柏崎で全国初の養殖成功、ブランド魚になれるか - 朝日新聞デジタル

 「ヒゲソリダイ」という名前は、取材を始めるまで聞いたことがなかった。でも、新潟県柏崎市にある研究機関が全国で初めて養殖に成功した魚で、市役所も「柏崎の新たな特産品に」と力を入れているという。昨年に続く2年目の販売が近く行われるのを前に、養殖地を訪ねてみた。

 水槽があるのは、東京電力柏崎刈羽原発に隣接する同市荒浜地区の海洋生物環境研究所(海生研)実証試験場。20トンの円形の水槽の中で、黒っぽい魚がひしめきあうように泳いでいる。

 海生研は発電所からの温排水が生物に与える影響を調べる機関で、柏崎の実証試験場は、1号機が初臨界を迎える直前の1984年11月に完成。これまで240種を超える生物を飼育し、卵をかえす研究にも取り組んできた。

 養殖のきっかけは、近くに住む新潟漁協柏崎支部総代、柴野一志さん(57)の「ヒゲソリダイの稚魚がつくれたらいいね」との打診だった。

 ヒゲソリダイはイサキ科の魚で、下あごの部分が、ひげをそったように滑らかなのが名前の由来だ。地元では、カヤを刈る秋に捕れることから「カヤカリ」と呼ばれ、網にかかった魚を食べた漁師などの間では、おいしさが知られていた。

 しかし、マダイやヒラメと違い、この魚を狙った漁が行われるわけではないため、漁獲量は少なく、一般の消費者には浸透していなかった。

 海生研は、2017年に親魚から採取した直径約0・9ミリの卵から稚魚をかえすことに成功。翌年、育った魚が卵をうみ、全国初のヒゲソリダイの「完全養殖」を成し遂げた。研究にあたった吉川(きっかわ)貴志さん(48)と塩野谷勝さん(27)は「他の魚がエサを食べなくなる夏でも、どんどん食べて大きくなる。養殖に向いている魚だと感じた」と話す。

 ただ、海生研は研究機関で、養殖の事業者ではない。昨年、約6千匹の稚魚の半数を柴野さんが会長を務める柏崎漁業研究会に譲渡し、残りは、近海で定着することを祈りながら放流した。

 特産品づくりを目指す同研究会は、メンバー5人が海生研に通ってエサを与え続けた。水槽の大きさの制約から一部を放流し、現在は、ふ化から1年半ほどで25センチくらいに成長した約900匹が育てられている。

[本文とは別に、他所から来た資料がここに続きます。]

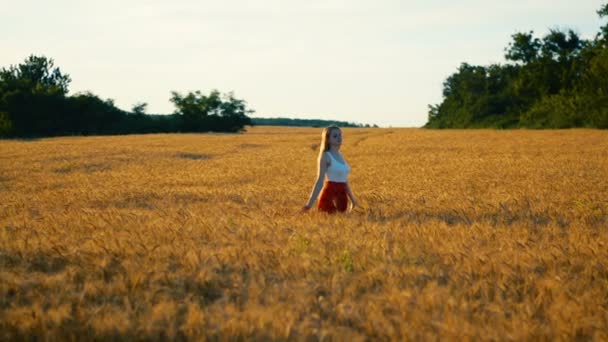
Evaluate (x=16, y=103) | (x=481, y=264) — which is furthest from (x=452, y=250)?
(x=16, y=103)

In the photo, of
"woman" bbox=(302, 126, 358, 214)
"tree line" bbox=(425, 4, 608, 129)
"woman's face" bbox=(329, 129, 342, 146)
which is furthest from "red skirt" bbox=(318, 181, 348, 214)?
"tree line" bbox=(425, 4, 608, 129)

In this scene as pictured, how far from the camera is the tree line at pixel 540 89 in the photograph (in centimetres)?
4275

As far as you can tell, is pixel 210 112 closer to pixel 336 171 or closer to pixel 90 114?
pixel 90 114

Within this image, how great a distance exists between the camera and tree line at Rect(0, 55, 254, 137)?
174 feet

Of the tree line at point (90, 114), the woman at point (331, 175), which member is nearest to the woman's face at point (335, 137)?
the woman at point (331, 175)

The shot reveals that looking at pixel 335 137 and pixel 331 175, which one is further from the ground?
pixel 335 137

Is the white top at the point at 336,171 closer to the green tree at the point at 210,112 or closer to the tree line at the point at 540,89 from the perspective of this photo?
the tree line at the point at 540,89

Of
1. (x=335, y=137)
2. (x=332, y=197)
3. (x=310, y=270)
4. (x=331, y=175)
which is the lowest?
(x=310, y=270)

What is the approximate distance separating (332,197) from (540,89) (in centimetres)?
4736

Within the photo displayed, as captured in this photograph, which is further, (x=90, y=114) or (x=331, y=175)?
(x=90, y=114)

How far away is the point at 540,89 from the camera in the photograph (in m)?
50.6

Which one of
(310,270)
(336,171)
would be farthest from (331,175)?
(310,270)

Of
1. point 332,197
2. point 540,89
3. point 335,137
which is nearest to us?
point 335,137

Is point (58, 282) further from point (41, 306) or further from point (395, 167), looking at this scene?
point (395, 167)
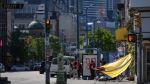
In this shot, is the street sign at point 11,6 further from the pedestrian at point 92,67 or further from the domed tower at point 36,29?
the domed tower at point 36,29

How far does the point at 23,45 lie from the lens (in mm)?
106188

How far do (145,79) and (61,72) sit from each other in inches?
216

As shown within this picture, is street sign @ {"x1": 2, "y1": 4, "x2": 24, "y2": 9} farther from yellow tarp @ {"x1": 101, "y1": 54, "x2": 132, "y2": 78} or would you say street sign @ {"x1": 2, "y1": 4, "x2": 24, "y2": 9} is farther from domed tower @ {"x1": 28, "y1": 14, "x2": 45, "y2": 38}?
domed tower @ {"x1": 28, "y1": 14, "x2": 45, "y2": 38}

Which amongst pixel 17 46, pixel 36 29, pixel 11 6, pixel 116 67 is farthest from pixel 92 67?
pixel 36 29

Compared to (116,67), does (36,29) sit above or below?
above

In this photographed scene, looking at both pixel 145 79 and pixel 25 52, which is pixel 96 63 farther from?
pixel 25 52

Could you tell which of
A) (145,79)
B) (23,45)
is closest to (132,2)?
(145,79)

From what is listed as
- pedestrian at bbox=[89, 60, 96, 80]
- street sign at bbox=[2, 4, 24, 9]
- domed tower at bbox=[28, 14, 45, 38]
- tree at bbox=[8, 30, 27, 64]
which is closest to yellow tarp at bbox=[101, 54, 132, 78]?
pedestrian at bbox=[89, 60, 96, 80]

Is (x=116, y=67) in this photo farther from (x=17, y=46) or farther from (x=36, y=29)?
(x=36, y=29)

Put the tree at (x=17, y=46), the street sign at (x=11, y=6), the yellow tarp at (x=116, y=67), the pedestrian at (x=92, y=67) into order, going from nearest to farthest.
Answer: the street sign at (x=11, y=6) < the yellow tarp at (x=116, y=67) < the pedestrian at (x=92, y=67) < the tree at (x=17, y=46)

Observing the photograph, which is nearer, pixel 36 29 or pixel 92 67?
pixel 92 67

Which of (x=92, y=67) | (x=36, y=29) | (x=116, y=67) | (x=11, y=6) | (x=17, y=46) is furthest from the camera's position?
(x=36, y=29)

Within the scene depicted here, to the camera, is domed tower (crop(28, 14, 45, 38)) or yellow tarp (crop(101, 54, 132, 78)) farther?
domed tower (crop(28, 14, 45, 38))

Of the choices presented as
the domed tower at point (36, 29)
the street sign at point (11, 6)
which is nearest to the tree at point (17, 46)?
the domed tower at point (36, 29)
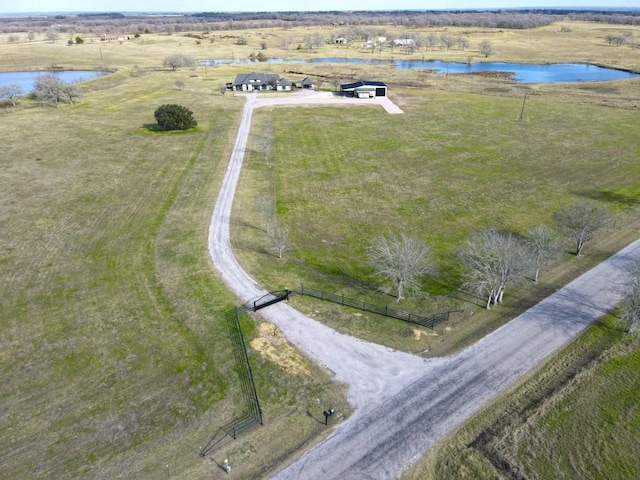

 どんな味なのか。なじみの料理店で姿造りと煮付けにしてもらった。

 きれいな白い身は脂がのり、弾力を感じる。こりこりとした食感の皮とあいまって、バランスの良いおいしさを生みだしている。煮付けもしっとりと仕上がり、煮汁の味だけでなく、魚自体のうまみを楽しむことができた。

 2年目の出荷に向けた準備を進める柴野さんは「旬は冬、水温が下がった頃。柏崎では2、3月にマダイやヒラメといった天然魚が市場に出てくるので、その前に『柏崎の魚』として売り出せればいいと思う」と語る。

 課題は、養殖が採算の取れる事業として成立するかだ。施設を整えて、エサ代や人件費などをまかなうためには、市場での価値を高めて、ある程度の値段で取引されるようにならなければならない。「簡単ではないが、全国のどこでもやっていない『オンリーワン』の強みがある」と柴野さん。

 テニスの錦織圭選手の好物として一気に知名度が高まったノドグロのようなブランド魚になれるだろうか。「にわかファン」の一人として期待したい。(戸松康雄)

     ◇

 ヒゲソリダイ 昨年2~4月に続く2年目の出荷が11日に予定されており、13、14日に柏崎市内のスーパーで販売される。同市は14日、ヒゲソリダイの認知度向上を目的に、市産業文化会館で講演会と試食会を開く予定だ。